- _SET EXERCISE_
Every line from the one with "Out of the group" to the end of the data needs to be copied exactly, and no line before it.

- _Stored items_
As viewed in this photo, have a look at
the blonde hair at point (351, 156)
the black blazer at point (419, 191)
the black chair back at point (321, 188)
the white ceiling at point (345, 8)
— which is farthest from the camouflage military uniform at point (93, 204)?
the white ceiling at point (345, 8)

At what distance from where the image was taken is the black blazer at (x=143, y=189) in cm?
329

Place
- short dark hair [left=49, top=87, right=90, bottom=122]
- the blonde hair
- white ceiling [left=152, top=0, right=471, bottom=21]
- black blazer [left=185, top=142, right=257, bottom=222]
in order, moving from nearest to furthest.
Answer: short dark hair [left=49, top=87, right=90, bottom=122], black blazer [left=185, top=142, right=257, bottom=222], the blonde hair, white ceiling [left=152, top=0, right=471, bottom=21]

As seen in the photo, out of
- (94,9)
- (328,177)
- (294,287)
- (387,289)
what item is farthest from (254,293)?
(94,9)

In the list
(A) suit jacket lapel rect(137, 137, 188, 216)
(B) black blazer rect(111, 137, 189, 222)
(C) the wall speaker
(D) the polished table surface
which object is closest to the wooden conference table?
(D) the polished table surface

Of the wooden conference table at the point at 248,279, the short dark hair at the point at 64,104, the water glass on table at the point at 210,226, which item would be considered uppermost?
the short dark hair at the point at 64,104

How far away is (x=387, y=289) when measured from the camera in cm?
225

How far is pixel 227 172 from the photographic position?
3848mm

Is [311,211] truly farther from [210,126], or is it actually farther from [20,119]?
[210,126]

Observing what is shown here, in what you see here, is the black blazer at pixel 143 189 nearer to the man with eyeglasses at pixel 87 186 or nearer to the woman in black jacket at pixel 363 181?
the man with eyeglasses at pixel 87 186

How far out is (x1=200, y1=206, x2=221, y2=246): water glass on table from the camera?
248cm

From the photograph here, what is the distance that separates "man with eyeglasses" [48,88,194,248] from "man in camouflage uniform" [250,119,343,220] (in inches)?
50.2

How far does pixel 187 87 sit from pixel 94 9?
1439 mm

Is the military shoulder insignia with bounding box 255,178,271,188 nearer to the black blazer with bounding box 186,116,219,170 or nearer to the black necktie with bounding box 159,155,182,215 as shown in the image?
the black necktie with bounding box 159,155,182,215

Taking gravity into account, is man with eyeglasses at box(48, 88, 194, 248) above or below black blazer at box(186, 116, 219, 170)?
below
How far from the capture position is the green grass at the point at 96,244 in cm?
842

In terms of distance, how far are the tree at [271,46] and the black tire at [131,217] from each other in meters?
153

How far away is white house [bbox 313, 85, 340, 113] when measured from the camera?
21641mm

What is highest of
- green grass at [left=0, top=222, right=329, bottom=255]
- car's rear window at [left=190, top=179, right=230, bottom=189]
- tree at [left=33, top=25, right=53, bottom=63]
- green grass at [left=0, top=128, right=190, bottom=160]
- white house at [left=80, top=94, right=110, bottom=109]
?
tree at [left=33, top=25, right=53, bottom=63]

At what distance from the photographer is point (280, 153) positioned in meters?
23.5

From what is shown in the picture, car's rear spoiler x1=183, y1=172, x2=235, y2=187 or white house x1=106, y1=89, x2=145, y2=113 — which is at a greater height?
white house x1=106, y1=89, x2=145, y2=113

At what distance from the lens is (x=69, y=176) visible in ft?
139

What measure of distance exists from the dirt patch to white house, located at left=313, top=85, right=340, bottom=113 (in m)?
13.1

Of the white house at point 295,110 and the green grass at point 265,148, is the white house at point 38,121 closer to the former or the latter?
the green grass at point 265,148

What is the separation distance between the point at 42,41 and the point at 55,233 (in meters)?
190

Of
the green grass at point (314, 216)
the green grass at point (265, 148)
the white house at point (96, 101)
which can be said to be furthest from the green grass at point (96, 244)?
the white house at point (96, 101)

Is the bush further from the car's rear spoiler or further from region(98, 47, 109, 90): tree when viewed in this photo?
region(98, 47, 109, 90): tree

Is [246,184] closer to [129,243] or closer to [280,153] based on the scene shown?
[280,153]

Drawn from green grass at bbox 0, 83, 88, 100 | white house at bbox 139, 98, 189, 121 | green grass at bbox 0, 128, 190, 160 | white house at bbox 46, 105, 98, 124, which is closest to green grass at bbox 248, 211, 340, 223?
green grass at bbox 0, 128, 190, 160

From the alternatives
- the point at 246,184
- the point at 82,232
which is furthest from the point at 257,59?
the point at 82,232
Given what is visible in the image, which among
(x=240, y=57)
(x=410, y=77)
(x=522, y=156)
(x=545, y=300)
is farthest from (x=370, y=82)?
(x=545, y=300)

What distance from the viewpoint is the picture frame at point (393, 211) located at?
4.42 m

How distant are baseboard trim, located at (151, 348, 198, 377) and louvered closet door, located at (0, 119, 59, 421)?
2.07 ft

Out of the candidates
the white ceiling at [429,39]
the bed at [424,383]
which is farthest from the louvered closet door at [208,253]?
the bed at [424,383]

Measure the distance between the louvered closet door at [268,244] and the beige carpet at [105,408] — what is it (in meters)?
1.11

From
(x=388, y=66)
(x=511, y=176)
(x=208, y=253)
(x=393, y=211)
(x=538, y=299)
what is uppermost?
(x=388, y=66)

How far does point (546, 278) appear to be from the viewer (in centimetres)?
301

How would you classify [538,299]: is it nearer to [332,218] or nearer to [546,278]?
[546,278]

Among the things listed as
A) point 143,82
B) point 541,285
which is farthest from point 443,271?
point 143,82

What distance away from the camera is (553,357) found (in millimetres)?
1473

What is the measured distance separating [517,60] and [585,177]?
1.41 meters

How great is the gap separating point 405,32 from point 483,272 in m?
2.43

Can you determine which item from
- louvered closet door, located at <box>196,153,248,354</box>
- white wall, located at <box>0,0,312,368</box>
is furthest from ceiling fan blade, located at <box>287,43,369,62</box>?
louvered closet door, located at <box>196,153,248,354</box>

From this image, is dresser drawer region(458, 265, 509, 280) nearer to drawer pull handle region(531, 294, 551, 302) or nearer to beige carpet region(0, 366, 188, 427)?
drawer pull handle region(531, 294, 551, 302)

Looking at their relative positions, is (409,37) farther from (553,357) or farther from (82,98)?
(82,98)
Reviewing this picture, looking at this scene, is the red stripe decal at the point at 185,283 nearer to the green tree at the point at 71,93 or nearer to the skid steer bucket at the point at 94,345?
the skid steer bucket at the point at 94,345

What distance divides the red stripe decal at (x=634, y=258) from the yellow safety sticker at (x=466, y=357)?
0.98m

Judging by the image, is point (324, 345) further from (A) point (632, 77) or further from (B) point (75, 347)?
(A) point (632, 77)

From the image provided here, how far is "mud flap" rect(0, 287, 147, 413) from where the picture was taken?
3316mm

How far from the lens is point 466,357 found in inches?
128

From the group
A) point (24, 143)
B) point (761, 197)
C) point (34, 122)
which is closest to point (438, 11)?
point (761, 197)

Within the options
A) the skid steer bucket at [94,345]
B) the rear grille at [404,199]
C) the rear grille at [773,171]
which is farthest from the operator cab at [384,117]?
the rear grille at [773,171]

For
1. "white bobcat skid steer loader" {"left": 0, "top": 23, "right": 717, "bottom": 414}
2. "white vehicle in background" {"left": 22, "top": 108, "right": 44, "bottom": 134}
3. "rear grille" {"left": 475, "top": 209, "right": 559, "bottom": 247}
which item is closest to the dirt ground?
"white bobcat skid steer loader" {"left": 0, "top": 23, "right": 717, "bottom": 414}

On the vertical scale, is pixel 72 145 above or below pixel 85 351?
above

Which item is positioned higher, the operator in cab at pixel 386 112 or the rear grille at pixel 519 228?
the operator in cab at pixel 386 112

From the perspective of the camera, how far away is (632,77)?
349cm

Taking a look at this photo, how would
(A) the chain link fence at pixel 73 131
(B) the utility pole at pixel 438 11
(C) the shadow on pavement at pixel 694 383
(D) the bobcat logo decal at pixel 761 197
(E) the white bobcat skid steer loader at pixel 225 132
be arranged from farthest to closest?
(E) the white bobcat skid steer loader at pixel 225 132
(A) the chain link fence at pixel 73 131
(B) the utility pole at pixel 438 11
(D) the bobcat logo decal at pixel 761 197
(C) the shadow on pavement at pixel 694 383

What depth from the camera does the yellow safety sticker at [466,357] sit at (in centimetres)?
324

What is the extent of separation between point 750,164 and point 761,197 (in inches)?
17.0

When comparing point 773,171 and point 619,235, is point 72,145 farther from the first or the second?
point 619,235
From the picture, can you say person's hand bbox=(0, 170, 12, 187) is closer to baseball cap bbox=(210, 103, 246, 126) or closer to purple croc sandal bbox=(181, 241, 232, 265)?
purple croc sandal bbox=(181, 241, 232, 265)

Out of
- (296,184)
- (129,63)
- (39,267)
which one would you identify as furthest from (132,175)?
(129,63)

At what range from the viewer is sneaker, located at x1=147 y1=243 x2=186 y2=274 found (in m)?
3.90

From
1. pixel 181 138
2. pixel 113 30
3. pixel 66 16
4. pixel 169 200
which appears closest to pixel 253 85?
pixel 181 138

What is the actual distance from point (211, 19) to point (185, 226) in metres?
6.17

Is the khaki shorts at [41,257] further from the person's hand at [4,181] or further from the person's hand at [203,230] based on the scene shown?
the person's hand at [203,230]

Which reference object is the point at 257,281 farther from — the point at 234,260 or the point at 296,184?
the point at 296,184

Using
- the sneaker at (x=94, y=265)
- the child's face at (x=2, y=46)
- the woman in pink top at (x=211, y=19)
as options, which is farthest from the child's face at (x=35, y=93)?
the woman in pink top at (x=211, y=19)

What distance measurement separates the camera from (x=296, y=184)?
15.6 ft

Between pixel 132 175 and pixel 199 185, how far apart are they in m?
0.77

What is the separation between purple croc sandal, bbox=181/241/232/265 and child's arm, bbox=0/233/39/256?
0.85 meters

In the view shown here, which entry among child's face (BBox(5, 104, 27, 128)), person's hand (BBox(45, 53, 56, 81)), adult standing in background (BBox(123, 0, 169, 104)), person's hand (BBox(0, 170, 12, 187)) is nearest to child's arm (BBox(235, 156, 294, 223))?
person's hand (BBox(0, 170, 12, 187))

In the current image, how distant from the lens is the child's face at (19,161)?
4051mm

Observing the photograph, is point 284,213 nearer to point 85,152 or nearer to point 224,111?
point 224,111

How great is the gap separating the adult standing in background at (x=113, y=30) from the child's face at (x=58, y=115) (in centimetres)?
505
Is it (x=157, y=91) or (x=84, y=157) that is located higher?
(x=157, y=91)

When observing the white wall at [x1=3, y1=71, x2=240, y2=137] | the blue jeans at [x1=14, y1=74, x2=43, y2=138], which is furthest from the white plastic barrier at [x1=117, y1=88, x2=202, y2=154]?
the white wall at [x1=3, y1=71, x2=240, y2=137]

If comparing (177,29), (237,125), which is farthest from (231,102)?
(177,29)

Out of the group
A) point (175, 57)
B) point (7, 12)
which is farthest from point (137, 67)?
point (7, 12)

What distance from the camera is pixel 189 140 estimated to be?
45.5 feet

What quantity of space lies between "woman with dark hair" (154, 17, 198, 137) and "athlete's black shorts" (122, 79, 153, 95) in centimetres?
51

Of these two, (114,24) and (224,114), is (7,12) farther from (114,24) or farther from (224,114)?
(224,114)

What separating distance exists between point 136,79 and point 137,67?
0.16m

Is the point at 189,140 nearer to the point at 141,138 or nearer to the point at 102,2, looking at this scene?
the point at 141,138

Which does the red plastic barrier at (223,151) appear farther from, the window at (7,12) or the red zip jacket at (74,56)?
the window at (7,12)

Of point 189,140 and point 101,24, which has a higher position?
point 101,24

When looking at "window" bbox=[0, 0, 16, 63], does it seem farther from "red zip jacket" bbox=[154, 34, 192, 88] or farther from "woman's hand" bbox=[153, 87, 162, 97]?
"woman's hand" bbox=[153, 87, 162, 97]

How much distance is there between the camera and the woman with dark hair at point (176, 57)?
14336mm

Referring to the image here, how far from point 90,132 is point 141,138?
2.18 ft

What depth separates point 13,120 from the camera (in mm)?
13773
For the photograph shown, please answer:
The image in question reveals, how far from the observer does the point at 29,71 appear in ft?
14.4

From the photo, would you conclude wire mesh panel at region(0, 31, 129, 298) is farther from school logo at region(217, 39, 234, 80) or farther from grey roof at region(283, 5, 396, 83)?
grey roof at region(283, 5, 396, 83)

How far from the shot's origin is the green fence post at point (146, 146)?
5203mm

- _THE ANSWER_
Out of the group
A) point (175, 57)
B) point (7, 12)
which is farthest from point (137, 67)?
point (7, 12)

What distance from the camera is pixel 189 140 estimated to be?
45.5 feet

What quantity of space lies between "woman with dark hair" (154, 17, 198, 137) and "athlete's black shorts" (122, 79, 153, 95) in centimetres?
51

Of these two, (114,24) and (224,114), is (7,12) farther from (114,24) or farther from (224,114)?
(224,114)

What separating distance exists between point 136,79 and point 137,67?
0.16m

Is the point at 189,140 nearer to the point at 141,138 or nearer to the point at 102,2, looking at this scene?
the point at 141,138

Which does the red plastic barrier at (223,151) appear farther from, the window at (7,12) or the red zip jacket at (74,56)?
the window at (7,12)

Of point 189,140 and point 101,24, which has a higher position?
point 101,24

When looking at "window" bbox=[0, 0, 16, 63], does it seem farther from "red zip jacket" bbox=[154, 34, 192, 88] or farther from "woman's hand" bbox=[153, 87, 162, 97]?
"woman's hand" bbox=[153, 87, 162, 97]

How much distance is there between the camera and the woman with dark hair at point (176, 57)?
14336mm

Referring to the image here, how far from point 90,132 is point 141,138?
2.18 ft

What depth separates point 13,120 from the camera (in mm)?
13773
For the photograph shown, please answer:
The image in question reveals, how far from the observer does the point at 29,71 appear in ft?
14.4

From the photo, would you conclude wire mesh panel at region(0, 31, 129, 298) is farther from school logo at region(217, 39, 234, 80) or farther from grey roof at region(283, 5, 396, 83)?
grey roof at region(283, 5, 396, 83)

How far from the shot's origin is the green fence post at point (146, 146)?
5203mm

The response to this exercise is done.